Alle stamboeken in Ned. en België stellen aan de in te schrijven dieren minimum exterieur-eisen, d.w.z. dat alle dieren, voordat ze kunnen worden ingeschreven, door een inspecteur van het stamboek moeten worden gekeurd. Men keurt in de eerste plaats naar het algemene type van de dieren, maar beoordeelt tevens de verschillende onderdelen. Bij het Fries Rundvee Stamboek wordt voor ieder onderdeel een aantal punten gegeven en een inschrijvenswaardig dier moet een minimum aantal punten behalen. Het Ned. en de Belgische Rundvee Stamboeken en de schapen-, geiten- en varkensstamboeken werken niet met cijfers maar met letters, waarbij a ideaal, ab iets minder, b normaal goed, bc afwijkend en c sterk afwijkend betekenen.

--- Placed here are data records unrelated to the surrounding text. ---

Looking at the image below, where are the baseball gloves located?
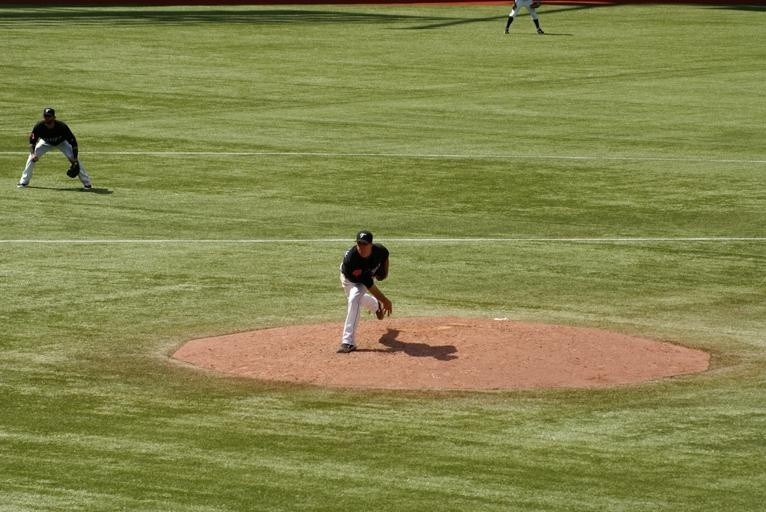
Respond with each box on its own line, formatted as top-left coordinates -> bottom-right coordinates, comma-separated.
376,257 -> 388,280
530,1 -> 541,8
67,161 -> 79,178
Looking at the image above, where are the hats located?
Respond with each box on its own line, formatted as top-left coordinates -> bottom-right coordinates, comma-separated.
354,231 -> 373,245
44,107 -> 55,117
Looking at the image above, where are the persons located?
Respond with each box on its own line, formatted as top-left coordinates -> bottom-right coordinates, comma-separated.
16,108 -> 92,190
504,0 -> 544,34
337,230 -> 393,354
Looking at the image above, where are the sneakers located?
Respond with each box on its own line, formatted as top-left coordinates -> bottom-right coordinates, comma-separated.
375,301 -> 385,321
336,343 -> 357,353
15,184 -> 28,188
84,184 -> 92,190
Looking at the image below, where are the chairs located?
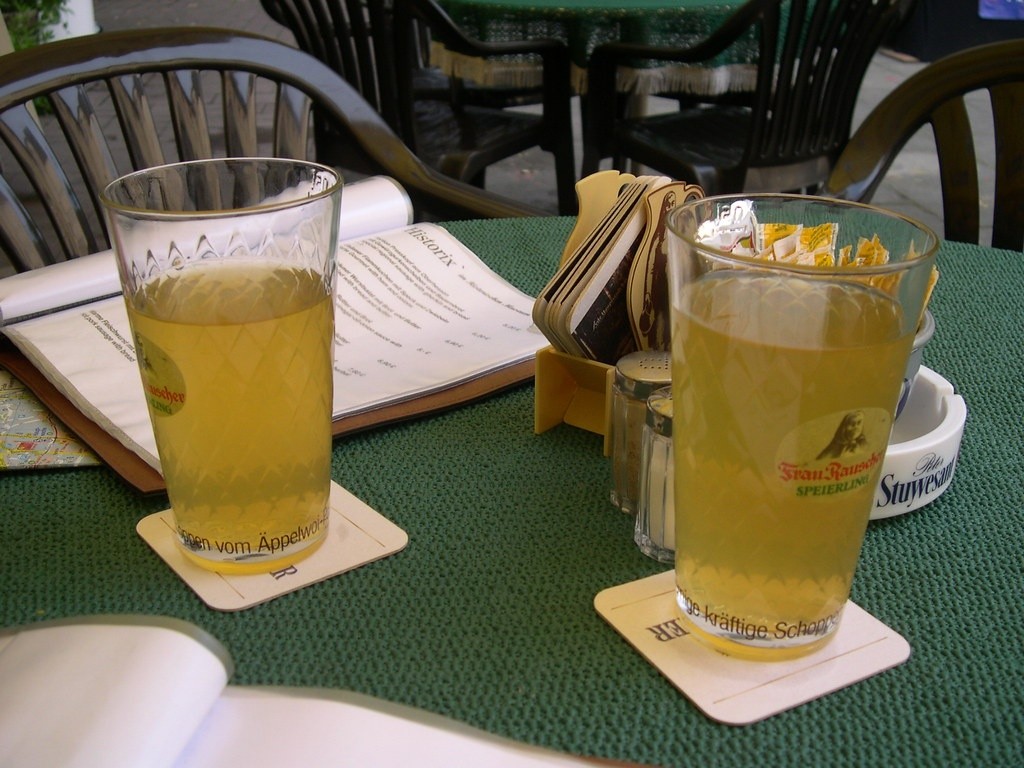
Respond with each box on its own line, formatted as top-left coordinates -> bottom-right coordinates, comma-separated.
585,1 -> 1023,251
0,28 -> 562,284
261,0 -> 578,224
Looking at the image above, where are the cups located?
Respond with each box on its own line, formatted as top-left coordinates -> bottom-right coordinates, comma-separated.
98,156 -> 342,576
666,192 -> 941,658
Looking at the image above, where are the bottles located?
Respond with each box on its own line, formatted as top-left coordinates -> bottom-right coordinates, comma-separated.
633,385 -> 676,565
606,350 -> 672,515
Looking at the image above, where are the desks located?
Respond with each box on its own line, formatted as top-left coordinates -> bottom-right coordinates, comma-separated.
0,219 -> 1023,767
421,0 -> 845,218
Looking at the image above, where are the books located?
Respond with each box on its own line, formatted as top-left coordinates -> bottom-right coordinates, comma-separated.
0,171 -> 556,495
0,615 -> 648,768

Bij de paardenstamboeken wordt het dier gekeurd, zonder dat er een rapport wordt opgemaakt.Naast de k. voor het stamboek kent men o.a. de fokvee-k. Dit is een k., waarop de dieren, welke als regel naar de leeftijd in verschillende rubrieken worden ingedeeld, onderling worden vergeleken en dan worden geplaatst in volgorde van de exterieurkwaliteiten. Een fokvee-k. kan o.a. worden beschouwd als een voorlichtingsdag. In een onderlinge wedstrijd worden nl. de beste dieren aan de kop gezet, waardoor men het meest gewenste type onder de aandacht van het publiek brengt. Verder biedt een fokvee-k. als regel de mogelijkheid om fokvee te kopen en te verkopen.

Onder een centrale k. wordt als regel een provinciale k. verslaan, waarop de beste fokdieren uit een provincie worden bijeengebracht. Voor stieren

hebben deze jaarlijks eind Apr. of begin Mei plaats in de paardenfokkerij heeft men het begrip centrale k. nog verder uitgebreid. Zo houdt de V.L.N. zijn centrale hengsten-k. voor het gehele werkgebied jaarlijks in Utrecht.

Een premie-k., zoals men deze in de paardenfokkerij kent, is een k. op exterieur, waaraan het toekennen van premies is verbonden. Deze premies worden ter aanmoediging van de fokkerij beschikbaar gesteld door de Overheid en door de stamboeken. Een verplichte k. is een exterieur-k., welke door de Overheid is ingesteld, waaraan men het d fokmateriaal heeft te onderwerpen. Men kent verschillende vormen van verplichte keuringen.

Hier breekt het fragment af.